EXERCISE A:
From the passage on malaria drug-resistance markers, reproduce the text from "Plasmodium falciparum drug" up to and including "(Accession Numbers KY274188–KY274197).".
EXERCISE B:
Using the passage on malaria drug-resistance markers, answer each question on its own line:
(i) How many P. falciparum isolates were genotyped for pfcrt and pfmdr1?
(ii) Which isolates underwent sequencing of the k13 gene?
(iii) Where were the patients with clinical malaria whose isolates were analyzed?
EXERCISE C:
Pick up the passage on malaria drug-resistance markers after its final sentence and keep writing.

EXERCISE PASSAGE:
- Opening Delimiter -

Plasmodium falciparum drug resistant markers

pfcrt and pfmdr1 genotyping was successful in all of the 130 P. falciparum isolates. The pfcrt 76T mutation was present in 106 (81.5%) samples, with no sample indicating a mixed infection with both allelic variants. The pfmdr1 86Y mutation was present in 8 (6.15%) isolates, with an additional 10 (7.69%) isolates having a mixed infection with the 86Y and wild-type 86N allele. The 10 isolates from patients with prolonged parasite clearance times underwent sequencing of the k13 gene. No synonymous and non-synonymous mutations were observed in k13 in any of these isolates. All ten sequences were submitted to GenBank (Accession Numbers KY274188–KY274197).

Discussion

The molecular analysis of isolates collected from patients with clinical malaria in the Chittagong Hill Tribes of Bangladesh highlights a high prevalence of pfcrt mutations, but reassuringly absence of the K13 mutations associated with artemisinin resistance. These findings concur with the corresponding clinical results published previously [34].

- Closing Delimiter -

EXTRACTED INFORMATION:

- Opening Delimiter -

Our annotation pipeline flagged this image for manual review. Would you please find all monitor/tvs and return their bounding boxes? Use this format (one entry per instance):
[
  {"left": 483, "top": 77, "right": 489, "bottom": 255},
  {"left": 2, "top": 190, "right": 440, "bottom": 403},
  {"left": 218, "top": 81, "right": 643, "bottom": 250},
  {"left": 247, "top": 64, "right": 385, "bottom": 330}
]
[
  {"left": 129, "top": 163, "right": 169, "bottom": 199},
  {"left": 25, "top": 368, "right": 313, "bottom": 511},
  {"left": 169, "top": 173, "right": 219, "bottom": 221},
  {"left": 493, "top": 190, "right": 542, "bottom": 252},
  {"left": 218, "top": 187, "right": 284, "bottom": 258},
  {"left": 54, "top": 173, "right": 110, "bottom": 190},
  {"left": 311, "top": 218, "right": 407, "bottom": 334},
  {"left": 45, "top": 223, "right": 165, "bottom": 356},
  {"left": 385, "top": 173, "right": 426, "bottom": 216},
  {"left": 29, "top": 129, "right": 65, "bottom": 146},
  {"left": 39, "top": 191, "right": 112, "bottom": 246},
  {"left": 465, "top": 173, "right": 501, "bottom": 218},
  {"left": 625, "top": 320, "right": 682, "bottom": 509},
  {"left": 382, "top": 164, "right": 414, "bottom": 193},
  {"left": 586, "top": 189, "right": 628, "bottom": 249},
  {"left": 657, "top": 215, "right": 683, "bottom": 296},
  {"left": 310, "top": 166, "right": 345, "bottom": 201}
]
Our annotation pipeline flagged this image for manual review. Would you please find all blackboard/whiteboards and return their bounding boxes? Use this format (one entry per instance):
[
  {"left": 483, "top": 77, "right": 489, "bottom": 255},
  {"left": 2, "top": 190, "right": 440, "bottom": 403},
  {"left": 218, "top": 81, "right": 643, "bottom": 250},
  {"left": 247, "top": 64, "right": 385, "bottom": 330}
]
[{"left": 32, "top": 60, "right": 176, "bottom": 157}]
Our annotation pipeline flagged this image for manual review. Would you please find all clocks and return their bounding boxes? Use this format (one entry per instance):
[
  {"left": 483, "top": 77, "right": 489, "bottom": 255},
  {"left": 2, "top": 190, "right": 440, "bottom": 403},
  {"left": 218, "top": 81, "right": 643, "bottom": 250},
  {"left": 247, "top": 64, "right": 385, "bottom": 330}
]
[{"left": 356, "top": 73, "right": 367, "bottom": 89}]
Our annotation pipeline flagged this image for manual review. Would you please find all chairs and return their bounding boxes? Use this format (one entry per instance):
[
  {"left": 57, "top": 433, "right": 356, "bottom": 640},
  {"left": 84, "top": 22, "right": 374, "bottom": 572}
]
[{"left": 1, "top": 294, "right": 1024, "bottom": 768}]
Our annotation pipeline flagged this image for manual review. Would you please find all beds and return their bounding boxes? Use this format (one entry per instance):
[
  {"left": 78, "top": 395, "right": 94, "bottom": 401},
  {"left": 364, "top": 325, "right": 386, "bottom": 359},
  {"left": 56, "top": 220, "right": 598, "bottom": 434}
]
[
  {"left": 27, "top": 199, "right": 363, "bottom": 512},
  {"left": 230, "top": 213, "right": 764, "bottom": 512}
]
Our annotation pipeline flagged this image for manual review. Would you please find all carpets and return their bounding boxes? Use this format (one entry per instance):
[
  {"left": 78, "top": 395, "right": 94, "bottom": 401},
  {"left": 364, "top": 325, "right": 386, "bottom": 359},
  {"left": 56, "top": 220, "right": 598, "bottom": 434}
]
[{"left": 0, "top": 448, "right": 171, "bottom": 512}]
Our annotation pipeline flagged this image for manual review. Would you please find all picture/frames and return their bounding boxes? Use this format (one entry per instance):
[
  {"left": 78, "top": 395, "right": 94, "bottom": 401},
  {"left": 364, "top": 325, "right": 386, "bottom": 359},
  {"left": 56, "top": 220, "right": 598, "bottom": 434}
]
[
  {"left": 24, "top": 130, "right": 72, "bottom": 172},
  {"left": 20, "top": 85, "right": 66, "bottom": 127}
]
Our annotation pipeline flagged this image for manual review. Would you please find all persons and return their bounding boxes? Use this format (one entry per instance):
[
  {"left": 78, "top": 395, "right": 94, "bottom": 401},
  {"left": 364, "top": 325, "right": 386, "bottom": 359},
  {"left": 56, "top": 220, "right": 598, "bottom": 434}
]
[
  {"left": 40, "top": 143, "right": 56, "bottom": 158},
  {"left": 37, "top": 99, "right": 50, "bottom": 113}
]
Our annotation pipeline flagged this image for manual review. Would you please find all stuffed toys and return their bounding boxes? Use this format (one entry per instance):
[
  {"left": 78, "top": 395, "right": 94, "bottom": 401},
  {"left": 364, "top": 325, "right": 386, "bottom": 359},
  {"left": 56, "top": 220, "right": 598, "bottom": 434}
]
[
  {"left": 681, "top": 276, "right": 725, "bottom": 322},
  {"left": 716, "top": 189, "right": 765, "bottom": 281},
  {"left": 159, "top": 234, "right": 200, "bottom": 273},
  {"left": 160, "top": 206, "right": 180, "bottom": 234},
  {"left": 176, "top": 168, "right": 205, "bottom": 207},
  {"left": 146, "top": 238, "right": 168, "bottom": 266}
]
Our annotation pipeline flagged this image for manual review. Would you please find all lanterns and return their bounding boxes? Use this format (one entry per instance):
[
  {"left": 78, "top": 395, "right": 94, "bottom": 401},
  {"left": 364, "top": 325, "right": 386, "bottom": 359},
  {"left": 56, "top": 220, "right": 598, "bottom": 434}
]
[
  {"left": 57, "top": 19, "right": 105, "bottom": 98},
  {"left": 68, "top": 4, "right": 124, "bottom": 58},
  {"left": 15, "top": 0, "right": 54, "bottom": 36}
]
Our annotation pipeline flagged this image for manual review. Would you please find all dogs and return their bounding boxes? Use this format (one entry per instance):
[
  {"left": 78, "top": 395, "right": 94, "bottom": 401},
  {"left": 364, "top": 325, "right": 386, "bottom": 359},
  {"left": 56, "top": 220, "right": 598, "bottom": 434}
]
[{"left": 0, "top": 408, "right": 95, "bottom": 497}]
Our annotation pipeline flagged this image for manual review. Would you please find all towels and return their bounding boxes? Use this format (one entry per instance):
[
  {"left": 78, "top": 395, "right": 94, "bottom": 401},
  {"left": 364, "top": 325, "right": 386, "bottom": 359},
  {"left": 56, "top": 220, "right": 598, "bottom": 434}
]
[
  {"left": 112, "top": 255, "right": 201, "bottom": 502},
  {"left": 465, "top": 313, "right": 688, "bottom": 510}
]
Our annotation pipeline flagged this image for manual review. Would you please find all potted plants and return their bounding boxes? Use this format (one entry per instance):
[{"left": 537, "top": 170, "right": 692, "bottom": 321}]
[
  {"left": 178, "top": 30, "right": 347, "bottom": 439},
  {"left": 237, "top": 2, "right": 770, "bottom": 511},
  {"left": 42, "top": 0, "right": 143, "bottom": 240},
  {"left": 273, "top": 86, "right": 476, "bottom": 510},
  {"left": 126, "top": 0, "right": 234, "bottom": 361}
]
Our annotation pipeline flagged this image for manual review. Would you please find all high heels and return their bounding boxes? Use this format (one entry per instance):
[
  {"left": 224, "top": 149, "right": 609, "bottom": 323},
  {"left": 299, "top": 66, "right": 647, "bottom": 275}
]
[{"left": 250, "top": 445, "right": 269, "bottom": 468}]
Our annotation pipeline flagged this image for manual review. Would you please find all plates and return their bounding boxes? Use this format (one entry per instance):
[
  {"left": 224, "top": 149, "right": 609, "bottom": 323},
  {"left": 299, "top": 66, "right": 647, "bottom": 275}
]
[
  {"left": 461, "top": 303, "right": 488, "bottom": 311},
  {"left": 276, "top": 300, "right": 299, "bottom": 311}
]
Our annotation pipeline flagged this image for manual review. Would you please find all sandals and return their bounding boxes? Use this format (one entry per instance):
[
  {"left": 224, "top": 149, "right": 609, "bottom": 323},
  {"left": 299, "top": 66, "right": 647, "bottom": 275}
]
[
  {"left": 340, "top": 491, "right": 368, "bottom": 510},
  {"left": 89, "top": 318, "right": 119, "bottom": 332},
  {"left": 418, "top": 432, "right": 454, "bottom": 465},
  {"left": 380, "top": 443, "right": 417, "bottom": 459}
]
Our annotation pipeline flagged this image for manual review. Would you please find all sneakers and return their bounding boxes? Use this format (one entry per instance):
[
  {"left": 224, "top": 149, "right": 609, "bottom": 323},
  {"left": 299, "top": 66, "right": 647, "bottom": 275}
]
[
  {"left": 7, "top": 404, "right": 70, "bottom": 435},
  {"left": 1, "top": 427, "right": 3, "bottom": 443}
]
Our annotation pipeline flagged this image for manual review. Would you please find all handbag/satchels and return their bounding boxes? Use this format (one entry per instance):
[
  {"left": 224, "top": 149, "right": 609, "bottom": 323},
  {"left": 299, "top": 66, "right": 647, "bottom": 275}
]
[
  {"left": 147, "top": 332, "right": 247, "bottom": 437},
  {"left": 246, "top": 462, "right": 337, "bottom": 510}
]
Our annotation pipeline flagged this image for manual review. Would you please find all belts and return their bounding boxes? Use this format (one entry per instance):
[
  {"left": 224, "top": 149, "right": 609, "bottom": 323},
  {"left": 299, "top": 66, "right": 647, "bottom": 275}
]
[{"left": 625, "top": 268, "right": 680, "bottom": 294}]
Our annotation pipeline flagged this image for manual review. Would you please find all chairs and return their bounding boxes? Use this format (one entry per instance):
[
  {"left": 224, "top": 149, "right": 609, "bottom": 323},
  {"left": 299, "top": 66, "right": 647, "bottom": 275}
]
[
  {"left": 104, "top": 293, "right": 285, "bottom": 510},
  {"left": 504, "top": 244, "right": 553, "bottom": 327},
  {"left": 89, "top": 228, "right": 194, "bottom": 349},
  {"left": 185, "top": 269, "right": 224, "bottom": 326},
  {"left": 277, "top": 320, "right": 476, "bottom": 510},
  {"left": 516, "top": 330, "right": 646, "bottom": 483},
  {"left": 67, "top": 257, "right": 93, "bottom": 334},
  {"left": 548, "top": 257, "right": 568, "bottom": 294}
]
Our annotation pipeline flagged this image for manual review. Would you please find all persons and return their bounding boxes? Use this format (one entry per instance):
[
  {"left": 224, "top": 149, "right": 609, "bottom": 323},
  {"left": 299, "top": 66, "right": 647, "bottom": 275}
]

- Closing Delimiter -

RESULT A:
Plasmodium falciparum drug resistant markers

pfcrt and pfmdr1 genotyping was successful in all of the 130 P. falciparum isolates. The pfcrt 76T mutation was present in 106 (81.5%) samples, with no sample indicating a mixed infection with both allelic variants. The pfmdr1 86Y mutation was present in 8 (6.15%) isolates, with an additional 10 (7.69%) isolates having a mixed infection with the 86Y and wild-type 86N allele. The 10 isolates from patients with prolonged parasite clearance times underwent sequencing of the k13 gene. No synonymous and non-synonymous mutations were observed in k13 in any of these isolates. All ten sequences were submitted to GenBank (Accession Numbers KY274188–KY274197).

RESULT B:
(i) 130
(ii) The 10 isolates from patients with prolonged parasite clearance times
(iii) In the Chittagong Hill Tribes of Bangladesh

RESULT C:
Although CQ was removed from the national treatment guidelines for P. falciparum malaria more than 10 years ago, the prevalence of CQ resistant P. falciparum strains remains high [10, 25,26,27, 41, 42]. In Malawi, Tanzania, Zambia and Grande Comore, CQ sensitive strains have become the predominant strains of P. falciparum 6–10 years after the withdrawal of CQ [43,44,45,46,47,48], but these reports have been in locations where chloroquine has been almost completely removed from the market, including the private sector. Similar observations of the reversion to chloroquine sensitivity have not been widely reported in Asian countries [27, 28, 32, 49,50,51]. In Bangladesh, CQ continues to be available in drug stores for self-treatment of malaria and for the treatment of P. vivax, and this drug use may have maintained CQ pressure on the local P. falciparum population, explaining the high prevalence of pfcrt 76T mutants in this study. The rate of 76T pfcrt mutations reported in this study population was comparable to rates reported from other areas of the CHT [10, 25,26,27].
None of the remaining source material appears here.